Ben demedim mi; en sevmediğim laf. Adamım adını ilk duyduğum gün yazmışım. Demekki ben yazmadım mı desem fazla ukalalık etmemiş olurum. Nerden biliyordum da daha hiç bir icraatını görmediğim biri için net olumsuz görüş yazmışım. Bir kere geliş biçimi sakat. Küçük bir Alman takımının küçük hocası hasbelkader derdine düşmüş yakaladı Cim Bom'u. Zamanında Avrupa Şampiyonu olmuş takımları Dortmund rastladığında Maymuna çevirmiştik onları kendi sahalarında. Nasıl elendiğimizi ben biliyorum. Burada tek kale oynamış, golü bulamamıştık. Orada yarı sakat takımla, hiç dinlenmeden çıkıp Orkun'un jübile maçını oynadık. Artı bir demek o gün sayılmıştı. O maçta biz tur atlasak bu Saftigibbe'yi kim hatırlayacaktı ki.

Sonrasında tip analizi yaptım. Şovun içinde tip karizma çok önemlidir. Ali Eren'den, Takoz Recep'ten Necati'den asla büyük futbolcu olmayacağı gibi, Rıza Çalımbay'dan, Ziya Doğan'dan da olmaz. Tipsizsen Rıaziger olacaksın, boyun kısaysa Messi.

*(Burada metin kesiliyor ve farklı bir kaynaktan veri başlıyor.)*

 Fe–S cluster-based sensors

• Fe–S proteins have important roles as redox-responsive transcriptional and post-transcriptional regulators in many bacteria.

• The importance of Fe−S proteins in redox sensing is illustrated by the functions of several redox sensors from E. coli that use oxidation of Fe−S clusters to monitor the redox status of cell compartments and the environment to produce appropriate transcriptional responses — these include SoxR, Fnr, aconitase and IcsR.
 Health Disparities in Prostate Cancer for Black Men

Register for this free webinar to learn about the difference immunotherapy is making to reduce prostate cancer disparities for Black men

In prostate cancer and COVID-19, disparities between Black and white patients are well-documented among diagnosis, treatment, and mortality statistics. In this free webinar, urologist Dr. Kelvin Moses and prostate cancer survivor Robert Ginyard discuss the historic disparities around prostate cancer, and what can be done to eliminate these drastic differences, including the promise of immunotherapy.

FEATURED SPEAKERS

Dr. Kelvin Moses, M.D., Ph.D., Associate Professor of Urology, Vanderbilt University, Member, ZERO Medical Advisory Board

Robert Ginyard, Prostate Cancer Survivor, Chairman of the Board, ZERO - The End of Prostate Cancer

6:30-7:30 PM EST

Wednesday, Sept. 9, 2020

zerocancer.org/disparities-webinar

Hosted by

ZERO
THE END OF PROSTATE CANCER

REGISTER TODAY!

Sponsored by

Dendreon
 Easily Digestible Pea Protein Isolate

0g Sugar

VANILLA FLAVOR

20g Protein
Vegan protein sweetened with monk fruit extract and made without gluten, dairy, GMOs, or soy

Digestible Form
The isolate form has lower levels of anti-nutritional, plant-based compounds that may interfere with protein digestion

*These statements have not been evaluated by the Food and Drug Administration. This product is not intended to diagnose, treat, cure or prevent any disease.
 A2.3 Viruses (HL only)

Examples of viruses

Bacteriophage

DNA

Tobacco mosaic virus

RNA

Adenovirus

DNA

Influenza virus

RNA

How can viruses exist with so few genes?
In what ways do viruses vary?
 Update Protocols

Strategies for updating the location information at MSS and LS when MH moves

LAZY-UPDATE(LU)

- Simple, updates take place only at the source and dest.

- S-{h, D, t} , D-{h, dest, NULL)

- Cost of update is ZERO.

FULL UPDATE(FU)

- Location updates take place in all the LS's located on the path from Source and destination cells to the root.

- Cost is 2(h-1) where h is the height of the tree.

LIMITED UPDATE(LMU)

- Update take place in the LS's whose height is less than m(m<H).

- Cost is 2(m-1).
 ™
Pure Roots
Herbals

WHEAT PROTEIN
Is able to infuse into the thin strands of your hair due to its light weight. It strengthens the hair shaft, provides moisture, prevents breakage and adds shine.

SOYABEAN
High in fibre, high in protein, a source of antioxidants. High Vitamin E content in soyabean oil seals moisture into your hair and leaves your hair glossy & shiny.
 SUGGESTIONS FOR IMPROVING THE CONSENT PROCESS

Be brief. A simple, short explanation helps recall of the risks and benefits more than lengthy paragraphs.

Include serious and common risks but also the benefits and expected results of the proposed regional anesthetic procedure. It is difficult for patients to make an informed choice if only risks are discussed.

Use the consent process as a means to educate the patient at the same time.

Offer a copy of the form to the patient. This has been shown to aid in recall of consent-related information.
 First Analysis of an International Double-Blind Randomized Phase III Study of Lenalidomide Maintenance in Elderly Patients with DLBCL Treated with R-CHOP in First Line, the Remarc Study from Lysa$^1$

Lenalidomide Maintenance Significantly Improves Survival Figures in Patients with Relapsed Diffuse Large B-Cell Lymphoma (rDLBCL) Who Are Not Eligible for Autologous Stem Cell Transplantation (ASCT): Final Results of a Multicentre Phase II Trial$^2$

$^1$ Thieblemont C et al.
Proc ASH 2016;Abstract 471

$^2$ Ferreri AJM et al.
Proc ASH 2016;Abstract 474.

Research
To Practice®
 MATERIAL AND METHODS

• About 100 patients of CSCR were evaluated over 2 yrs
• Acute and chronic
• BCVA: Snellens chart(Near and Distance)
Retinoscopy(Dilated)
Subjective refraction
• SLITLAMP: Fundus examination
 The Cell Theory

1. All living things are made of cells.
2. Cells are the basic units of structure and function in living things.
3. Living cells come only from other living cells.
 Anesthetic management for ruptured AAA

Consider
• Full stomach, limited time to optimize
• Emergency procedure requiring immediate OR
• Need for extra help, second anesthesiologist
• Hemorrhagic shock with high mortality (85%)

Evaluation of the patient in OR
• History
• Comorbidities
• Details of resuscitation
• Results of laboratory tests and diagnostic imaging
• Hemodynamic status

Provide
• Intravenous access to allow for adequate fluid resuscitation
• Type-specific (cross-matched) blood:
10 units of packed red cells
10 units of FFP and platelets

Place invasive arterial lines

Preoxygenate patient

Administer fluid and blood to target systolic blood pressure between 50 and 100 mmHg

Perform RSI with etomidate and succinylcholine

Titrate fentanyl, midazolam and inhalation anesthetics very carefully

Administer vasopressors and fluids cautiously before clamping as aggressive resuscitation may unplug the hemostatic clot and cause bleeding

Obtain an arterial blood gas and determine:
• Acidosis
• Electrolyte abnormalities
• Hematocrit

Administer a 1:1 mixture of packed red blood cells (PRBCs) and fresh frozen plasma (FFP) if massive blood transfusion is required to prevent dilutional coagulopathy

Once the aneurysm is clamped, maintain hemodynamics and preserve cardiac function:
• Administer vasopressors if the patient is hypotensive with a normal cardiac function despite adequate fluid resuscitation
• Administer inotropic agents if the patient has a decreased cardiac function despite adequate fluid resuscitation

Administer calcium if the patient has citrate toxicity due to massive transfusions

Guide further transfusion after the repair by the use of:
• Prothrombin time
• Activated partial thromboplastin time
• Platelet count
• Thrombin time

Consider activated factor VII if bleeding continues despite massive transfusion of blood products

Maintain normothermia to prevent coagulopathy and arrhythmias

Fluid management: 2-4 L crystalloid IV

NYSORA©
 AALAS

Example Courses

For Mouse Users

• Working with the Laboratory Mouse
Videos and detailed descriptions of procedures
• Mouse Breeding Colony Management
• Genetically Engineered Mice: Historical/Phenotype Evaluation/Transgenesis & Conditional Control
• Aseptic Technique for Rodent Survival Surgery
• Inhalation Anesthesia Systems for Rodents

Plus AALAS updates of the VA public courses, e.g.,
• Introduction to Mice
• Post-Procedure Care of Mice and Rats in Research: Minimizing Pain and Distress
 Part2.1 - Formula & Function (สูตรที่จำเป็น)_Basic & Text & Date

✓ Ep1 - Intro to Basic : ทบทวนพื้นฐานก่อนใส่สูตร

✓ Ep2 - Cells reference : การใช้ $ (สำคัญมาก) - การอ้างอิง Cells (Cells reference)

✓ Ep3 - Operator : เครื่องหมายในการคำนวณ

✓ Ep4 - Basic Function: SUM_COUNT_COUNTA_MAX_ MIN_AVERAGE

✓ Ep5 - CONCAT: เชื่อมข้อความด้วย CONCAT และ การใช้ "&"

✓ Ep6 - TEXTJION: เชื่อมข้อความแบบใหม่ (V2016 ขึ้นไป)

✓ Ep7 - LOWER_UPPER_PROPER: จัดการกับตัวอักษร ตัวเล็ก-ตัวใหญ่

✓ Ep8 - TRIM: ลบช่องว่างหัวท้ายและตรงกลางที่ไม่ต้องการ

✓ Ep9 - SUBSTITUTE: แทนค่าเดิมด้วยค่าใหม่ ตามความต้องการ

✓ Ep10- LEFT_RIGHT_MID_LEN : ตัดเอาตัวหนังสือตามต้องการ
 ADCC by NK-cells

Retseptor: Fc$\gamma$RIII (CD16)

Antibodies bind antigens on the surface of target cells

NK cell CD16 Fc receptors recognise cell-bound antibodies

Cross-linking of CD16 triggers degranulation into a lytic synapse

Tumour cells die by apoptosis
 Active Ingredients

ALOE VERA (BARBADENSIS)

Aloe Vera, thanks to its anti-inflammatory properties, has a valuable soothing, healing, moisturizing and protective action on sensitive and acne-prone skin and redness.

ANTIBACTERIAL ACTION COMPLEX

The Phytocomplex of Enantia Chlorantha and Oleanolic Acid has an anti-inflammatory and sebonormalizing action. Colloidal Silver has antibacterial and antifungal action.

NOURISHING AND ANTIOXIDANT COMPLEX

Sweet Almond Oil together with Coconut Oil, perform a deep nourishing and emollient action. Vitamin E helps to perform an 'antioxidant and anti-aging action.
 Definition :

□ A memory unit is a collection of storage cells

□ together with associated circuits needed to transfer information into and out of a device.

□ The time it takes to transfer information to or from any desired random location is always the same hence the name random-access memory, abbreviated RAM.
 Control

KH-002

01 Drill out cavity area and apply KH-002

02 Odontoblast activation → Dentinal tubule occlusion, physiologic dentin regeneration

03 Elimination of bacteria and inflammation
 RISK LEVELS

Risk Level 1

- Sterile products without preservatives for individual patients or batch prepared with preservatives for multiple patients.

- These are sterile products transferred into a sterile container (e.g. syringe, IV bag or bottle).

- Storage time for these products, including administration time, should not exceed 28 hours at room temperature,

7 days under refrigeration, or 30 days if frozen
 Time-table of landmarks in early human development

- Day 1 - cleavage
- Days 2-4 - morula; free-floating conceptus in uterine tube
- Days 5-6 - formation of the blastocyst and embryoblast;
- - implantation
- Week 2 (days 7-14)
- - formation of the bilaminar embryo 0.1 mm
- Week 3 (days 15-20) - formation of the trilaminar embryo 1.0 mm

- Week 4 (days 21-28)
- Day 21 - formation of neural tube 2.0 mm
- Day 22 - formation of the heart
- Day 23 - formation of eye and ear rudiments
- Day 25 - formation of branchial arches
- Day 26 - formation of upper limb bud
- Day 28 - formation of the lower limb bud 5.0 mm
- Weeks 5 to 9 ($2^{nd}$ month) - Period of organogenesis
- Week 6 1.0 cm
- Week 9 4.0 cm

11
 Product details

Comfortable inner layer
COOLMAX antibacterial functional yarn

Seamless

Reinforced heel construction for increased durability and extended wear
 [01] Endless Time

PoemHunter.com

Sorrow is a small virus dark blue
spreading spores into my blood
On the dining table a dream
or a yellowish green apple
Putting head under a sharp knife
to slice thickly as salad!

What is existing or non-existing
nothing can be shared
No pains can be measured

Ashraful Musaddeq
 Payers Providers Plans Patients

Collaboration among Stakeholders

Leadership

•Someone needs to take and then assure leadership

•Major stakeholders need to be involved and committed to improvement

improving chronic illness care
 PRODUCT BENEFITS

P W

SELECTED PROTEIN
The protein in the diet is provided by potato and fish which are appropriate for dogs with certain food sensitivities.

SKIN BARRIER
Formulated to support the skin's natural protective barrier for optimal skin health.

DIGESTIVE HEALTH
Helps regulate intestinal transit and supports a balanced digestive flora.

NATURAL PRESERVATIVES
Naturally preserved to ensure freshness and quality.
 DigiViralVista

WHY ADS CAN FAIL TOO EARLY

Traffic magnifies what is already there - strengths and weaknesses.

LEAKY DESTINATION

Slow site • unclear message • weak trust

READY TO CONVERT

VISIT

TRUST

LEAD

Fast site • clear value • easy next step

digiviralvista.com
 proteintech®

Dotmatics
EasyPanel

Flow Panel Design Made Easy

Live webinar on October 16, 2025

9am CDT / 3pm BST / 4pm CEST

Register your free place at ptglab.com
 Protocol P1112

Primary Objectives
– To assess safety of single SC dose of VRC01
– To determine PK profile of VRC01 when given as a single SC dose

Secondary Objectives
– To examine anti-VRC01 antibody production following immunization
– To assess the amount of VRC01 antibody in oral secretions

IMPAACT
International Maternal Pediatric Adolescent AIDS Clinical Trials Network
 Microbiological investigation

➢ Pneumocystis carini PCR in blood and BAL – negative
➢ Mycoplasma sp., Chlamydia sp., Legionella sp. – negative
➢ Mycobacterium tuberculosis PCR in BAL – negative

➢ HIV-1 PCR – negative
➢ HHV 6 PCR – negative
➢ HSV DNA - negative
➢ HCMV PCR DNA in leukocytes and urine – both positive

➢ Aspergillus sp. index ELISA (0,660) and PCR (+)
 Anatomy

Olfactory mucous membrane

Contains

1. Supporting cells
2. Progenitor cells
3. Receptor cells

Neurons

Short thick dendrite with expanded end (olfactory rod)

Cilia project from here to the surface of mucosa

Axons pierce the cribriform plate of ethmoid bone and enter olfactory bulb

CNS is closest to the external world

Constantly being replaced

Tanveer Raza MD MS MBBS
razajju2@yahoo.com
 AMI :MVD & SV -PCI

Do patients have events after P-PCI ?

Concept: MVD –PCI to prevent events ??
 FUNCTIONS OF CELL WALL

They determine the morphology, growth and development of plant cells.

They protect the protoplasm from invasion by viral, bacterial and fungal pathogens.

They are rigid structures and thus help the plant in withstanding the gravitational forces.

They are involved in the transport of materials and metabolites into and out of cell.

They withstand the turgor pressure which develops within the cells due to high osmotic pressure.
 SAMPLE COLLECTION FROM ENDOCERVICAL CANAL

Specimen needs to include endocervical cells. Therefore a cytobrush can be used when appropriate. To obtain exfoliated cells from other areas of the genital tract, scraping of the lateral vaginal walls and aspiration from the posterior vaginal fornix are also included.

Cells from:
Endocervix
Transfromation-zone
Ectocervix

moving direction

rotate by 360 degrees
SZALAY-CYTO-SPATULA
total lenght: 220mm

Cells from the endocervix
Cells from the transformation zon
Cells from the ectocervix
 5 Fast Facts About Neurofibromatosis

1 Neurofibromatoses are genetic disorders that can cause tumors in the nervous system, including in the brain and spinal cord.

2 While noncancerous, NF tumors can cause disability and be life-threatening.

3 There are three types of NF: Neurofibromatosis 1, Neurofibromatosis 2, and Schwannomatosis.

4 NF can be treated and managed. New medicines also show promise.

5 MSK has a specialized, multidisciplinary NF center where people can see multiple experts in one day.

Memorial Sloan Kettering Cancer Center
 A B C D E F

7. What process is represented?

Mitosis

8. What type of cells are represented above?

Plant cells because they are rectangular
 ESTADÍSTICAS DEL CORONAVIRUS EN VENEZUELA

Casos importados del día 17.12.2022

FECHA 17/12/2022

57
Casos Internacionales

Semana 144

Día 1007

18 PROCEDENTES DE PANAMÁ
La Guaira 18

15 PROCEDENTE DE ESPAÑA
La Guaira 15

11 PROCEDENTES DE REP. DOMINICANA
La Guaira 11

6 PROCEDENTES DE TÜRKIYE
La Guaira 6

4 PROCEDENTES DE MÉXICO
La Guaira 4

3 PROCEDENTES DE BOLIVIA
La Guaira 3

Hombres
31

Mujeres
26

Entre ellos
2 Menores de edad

Hem boyun kısa hem Serkan Çalık'san geilip geçersin kimse anlamaz. Skibbe çok tipsiz biri, bu tiple büyük takımlarda istikbali yok. Gerçi Daum'da çok tipsizdi ama o tipsizliklikle kaydettiği mesafeyi, tipi düzgün olsa çok daha erken katedebilirdi. Bizimkinin arayı kapatması için şimdikinden çok daha fazla balı olması lazım.

Daha sonraya gelipte icraatın başlamasıyla gördük ki Hoca moca değil. Hazırlık maçlarını saymadık bile. Adam en dandik maçta orta sahayı kuvvetli tutup, en zor maçta boş bıraktırıyor. En son Bursa maçı Antrönörlük diplomasının kopya ile aldığının ispatıdır. Yusuf gibi teknik birisi halı sahada bile böyle rahat oynamamıştır. Nitekim bir radyo programında denk geldim, hayatımın en rahat maçını oynadım dedi. Defans salyongoz yumuşaklığında, aralara atılan her top gol tehlikesi. Takımdaki üst düzey futbolcu sayısı çok fazla. O yüzden takıma hakim değil. Devamlı kadroyla oynuyor, hatta oyuncuların mevkileriyle bile oynuyor. Oyuncu değiştirme, oyuna müdahele hak getire. Biz neler gördük tribünlerden, iş boka sardığı dakikalarda gözümüz kulubeye takılmıyor artık. Biri ortaya çıkıp maçı koparamazsa o hafta kayıp.

Gelecek korkusu sardı taraftarı, dolayısıyla yönetimi. Ben sanki Adnan Polat'ın yanındaymışım gibiyim. Sanki beni dinliyor, sanki yazdıklarımı okuyor. Ümit Davala yazısı, kadrandan düşmeden rap müzik dinlemeye göndermişler kendisini. Tez zamanda bu Alman'ı da memleketine göndereceklerinden kuşkum yok. Ne yazık ki bir kere daha yazdıklarımın haklılığına sevinmek durumundayım. Güle güle Saftig'in hayaleti.